Lucy. Lucy era nata a Gennaio, era bionda, era bella, era un batuffolo rosa che piangeva ed urlava. Non potevo tenerla. Così il Pastore la portò via, in un città lontana. Quando venti anni dopo la volli vedere andai ad aspettarla all'uscita dal campus, l'unica volta che uscii dal paese; il Pastore le parlò, poi si allontanò e lei mi venne incontro, mi guardò a lungo in viso, forse cercava un segno, una rassomiglianza, aveva gli occhi pieni di lacrime e tremava, non disse niente, ma mi diede un ceffone, e mi sputò addosso, se ne andò senza voltarsi e non la vidi mai più. Non gliene volli per questo, in fondo aveva ragione, lei era Lucy, la figlia del Giudice Thompson e della Maestra Grant, e io...io ero Annie, la vagabonda.

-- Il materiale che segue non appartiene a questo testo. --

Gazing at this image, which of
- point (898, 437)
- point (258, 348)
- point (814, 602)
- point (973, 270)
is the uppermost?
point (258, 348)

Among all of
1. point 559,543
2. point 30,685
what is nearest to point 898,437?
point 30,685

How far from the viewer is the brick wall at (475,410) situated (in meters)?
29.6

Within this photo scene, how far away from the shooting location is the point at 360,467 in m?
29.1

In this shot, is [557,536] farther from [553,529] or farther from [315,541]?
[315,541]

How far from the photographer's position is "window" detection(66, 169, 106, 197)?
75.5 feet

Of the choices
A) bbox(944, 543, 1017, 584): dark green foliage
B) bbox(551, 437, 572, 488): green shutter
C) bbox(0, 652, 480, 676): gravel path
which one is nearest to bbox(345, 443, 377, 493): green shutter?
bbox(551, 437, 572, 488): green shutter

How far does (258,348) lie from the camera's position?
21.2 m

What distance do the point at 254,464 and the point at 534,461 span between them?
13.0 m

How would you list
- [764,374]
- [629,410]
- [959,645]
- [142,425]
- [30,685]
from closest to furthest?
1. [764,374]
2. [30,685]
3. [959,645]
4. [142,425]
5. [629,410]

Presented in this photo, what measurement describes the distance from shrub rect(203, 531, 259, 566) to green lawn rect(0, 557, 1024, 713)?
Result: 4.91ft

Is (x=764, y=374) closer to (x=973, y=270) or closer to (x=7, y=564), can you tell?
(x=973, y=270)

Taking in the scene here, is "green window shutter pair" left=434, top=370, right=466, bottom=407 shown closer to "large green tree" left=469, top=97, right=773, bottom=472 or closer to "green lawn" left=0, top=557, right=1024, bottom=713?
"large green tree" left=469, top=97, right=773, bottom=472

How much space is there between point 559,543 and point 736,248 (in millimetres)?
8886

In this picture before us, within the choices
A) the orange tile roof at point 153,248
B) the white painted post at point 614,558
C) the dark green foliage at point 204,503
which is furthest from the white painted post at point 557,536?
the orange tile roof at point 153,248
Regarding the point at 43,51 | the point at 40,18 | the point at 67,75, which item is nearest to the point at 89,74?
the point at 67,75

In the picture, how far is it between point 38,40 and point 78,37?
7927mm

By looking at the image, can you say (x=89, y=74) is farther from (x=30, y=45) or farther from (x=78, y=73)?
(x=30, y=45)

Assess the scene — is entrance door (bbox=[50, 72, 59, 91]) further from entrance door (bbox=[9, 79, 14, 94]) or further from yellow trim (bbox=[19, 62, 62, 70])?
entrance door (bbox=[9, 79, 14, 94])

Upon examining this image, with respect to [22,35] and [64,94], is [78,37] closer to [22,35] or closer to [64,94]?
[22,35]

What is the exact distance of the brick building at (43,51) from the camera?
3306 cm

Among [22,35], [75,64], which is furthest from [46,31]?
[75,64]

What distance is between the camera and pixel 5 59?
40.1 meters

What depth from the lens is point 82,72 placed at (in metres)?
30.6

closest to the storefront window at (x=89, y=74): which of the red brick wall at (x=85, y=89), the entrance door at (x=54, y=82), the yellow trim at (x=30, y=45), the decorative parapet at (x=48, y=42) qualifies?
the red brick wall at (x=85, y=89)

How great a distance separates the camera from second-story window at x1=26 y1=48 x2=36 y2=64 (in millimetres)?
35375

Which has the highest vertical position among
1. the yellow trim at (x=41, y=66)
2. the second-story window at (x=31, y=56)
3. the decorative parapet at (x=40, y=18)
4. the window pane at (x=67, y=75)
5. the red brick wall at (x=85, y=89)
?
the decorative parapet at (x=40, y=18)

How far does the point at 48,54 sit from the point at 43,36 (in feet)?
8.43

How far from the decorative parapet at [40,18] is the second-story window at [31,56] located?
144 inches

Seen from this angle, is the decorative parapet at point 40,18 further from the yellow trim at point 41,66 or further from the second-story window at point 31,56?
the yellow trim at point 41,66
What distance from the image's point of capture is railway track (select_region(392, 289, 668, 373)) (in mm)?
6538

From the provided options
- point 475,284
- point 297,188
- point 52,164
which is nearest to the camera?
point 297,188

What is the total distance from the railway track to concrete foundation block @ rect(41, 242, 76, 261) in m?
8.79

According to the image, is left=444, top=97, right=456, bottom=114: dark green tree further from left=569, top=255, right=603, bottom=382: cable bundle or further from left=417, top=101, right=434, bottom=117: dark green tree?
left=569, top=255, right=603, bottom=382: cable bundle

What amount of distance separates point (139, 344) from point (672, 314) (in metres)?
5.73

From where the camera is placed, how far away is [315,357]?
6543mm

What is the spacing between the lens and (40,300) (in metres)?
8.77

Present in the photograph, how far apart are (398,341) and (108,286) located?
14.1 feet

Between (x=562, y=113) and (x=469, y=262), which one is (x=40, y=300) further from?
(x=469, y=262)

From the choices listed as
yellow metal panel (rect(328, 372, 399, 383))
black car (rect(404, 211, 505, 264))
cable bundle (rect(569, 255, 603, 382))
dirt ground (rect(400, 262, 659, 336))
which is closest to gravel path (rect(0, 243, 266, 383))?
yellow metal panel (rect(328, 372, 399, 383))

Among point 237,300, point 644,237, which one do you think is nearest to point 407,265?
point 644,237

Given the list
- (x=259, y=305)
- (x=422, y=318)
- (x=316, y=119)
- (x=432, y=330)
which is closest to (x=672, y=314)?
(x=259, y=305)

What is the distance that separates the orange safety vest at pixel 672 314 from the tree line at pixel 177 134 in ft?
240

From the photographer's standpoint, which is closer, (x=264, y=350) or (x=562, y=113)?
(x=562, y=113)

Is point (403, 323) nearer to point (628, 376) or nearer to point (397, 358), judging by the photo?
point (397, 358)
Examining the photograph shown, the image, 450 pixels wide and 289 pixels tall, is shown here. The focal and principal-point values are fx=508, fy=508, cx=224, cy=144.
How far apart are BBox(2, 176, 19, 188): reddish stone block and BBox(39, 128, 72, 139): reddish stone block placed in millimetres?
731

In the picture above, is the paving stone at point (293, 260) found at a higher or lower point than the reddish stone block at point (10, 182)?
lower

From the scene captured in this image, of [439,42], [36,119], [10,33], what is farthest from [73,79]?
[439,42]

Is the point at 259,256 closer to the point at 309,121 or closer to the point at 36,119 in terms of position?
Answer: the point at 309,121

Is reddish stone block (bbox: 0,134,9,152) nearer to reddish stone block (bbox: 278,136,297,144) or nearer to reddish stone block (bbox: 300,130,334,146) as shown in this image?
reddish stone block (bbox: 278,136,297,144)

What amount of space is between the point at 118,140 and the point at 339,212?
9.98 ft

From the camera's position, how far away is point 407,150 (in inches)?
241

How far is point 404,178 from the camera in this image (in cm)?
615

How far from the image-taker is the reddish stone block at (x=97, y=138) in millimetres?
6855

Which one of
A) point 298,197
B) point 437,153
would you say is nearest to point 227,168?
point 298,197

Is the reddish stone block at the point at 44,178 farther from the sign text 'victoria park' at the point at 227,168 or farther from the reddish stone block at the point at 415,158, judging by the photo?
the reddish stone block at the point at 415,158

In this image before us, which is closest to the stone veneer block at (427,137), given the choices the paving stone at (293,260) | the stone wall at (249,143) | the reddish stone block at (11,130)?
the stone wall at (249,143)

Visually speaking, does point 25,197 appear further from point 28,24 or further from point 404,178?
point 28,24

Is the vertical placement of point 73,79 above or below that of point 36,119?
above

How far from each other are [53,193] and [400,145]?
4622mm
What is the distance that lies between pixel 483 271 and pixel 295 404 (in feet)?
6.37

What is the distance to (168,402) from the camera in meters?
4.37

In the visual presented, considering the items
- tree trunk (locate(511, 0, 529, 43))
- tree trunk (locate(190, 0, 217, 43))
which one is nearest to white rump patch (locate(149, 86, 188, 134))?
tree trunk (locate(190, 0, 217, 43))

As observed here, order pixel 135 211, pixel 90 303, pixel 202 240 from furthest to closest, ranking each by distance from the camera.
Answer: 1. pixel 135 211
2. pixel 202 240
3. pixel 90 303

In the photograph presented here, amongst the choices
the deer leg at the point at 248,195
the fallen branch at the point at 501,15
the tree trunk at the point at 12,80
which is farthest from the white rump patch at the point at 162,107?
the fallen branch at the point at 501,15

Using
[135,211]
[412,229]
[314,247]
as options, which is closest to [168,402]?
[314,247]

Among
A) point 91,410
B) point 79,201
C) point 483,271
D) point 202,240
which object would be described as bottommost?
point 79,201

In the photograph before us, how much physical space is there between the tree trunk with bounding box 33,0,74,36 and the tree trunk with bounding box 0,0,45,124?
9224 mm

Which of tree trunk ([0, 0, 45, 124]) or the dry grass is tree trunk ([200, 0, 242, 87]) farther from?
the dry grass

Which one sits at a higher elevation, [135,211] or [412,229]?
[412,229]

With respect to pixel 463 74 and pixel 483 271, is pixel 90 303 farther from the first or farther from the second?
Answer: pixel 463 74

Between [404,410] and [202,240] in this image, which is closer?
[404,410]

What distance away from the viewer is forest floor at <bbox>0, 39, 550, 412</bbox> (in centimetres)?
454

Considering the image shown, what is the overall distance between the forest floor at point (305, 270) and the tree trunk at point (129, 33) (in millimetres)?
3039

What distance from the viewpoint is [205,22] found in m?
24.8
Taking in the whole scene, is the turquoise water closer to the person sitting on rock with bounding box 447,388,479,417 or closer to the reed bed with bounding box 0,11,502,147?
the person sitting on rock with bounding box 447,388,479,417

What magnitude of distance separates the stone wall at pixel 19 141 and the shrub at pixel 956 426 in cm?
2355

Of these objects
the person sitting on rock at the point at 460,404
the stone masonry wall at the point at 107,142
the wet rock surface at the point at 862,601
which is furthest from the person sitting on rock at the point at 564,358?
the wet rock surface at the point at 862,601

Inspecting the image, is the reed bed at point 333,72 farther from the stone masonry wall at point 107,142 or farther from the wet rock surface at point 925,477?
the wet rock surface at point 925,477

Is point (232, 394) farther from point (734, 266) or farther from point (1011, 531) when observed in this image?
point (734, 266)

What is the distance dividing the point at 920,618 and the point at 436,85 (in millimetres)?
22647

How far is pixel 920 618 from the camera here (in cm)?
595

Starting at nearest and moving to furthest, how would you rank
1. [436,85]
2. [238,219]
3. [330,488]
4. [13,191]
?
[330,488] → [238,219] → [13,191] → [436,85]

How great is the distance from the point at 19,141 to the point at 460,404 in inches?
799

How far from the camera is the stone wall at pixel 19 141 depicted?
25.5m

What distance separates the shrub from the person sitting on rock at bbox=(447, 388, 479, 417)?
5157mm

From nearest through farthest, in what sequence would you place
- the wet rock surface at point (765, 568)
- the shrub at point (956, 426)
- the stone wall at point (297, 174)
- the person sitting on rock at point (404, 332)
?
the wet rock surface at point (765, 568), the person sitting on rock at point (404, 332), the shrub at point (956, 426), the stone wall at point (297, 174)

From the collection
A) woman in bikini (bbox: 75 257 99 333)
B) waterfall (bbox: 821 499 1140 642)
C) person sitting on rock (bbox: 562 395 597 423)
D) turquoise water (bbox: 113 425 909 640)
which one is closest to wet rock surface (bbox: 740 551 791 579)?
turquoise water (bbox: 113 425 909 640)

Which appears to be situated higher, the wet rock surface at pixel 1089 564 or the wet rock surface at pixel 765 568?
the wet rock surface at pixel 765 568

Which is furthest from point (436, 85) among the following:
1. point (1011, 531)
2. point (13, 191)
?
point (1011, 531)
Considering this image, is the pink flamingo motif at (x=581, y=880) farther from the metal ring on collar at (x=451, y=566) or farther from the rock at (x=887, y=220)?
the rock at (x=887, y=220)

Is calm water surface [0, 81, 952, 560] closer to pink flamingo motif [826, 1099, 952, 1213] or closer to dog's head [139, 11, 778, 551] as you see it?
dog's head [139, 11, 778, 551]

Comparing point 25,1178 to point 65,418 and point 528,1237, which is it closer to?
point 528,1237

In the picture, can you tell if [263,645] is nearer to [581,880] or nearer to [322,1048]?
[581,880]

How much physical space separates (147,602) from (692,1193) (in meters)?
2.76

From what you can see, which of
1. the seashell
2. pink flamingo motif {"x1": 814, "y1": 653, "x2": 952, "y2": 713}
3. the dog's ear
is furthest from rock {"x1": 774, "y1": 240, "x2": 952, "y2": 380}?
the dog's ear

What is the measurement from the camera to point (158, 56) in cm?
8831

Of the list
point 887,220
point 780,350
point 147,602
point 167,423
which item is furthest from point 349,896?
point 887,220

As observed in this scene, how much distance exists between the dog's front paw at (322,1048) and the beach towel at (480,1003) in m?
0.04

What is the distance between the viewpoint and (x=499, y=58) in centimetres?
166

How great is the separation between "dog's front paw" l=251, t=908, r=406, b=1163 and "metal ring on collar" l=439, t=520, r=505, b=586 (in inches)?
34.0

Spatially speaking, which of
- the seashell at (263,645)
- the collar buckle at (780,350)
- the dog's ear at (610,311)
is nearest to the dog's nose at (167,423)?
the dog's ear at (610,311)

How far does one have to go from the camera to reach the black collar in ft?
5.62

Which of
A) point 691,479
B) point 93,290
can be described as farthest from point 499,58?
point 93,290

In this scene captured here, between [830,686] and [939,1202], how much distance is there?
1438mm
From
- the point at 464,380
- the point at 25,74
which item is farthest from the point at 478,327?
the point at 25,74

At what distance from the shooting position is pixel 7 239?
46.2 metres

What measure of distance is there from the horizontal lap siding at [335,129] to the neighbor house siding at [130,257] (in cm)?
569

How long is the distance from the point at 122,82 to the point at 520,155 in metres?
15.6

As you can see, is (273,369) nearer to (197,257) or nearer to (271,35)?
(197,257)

E quando questa tosse maledetta non mi lasciava più dormire andai dal Dottor Furness; mi visitò e mi disse che avrei dovuto andare all'ospedale, ma gli dissi che io non avevo nessuno a cui lasciare i miei gatti e il mio banco di fiori, proprio a Ottobre che era quasi Halloween, ci sarei andata magari in inverno; Doc mi disse che all'inverno non sarei arrivata, ed aveva ragione. Dopo una notte di freddo e di febbre che avevo passato a tossire e a sputare sangue nel catino, senza avere nemmeno la forza per andarlo a svuotare, la prima luce dell'alba è diventata scura all'improvviso, ed è arrivato finalmente il sonno. Molti portano fiori sulla mia tomba, anche Mary Jane, che aveva il banco vicino al mio. Non so perché lo fa, forse soltanto per dovere, per rimorso, non so, magari solo per benevolenza; in fondo è stata per tanti anni una collega: certo, lei era Mary Jane la fioraia e io...io sono Annie, la grande cantautrice.